Les courbes d’Howald servent depuis de nombreuses années de modèle de référence pour expliquer l’enchainement de l’intervention des différentes filières énergétiques en fonction de leurs délais d’intervention et de la capacité de chacune d’entre elles à fournir le maximum d’ATP par unité de temps. Bien que le schéma laisse clairement apparaître un démarrage simultané des trois filières, la perception de la plupart d’entre nous  se focalise sur trois filières qui se relayent,  avec un débit de moins en moins important en fonction du temps d’effort considéré. Le gros problème de cette représentation, c’est qu’elle semble ignorer ce qui se déroule en amont et en aval du schéma. En d’autres termes, tout se passe comme si l’organisme était sur « off » avant le schéma et se mettait subitement en pleine action. Quid également des réserves de phosphocréatine après une première utilisation ?

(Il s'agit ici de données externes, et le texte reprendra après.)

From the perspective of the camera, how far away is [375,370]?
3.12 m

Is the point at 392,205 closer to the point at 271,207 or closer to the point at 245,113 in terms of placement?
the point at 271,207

Vers une nouvelle modélisation du fonctionnement des filières énergétiques 

A cette représentation, nous souhaitons substituer un modèle plus dynamique et surtout plus proche de la réalité des organismes vivants. En effet, la production d’ATP est permanente, de l’état de repos jusqu’à celui où l’individu est amené à réaliser des efforts très violents. A tous les instants de son existence, l’homme doit produire de l’énergie pour bouger certes, mais aussi tout simplement pour vivre.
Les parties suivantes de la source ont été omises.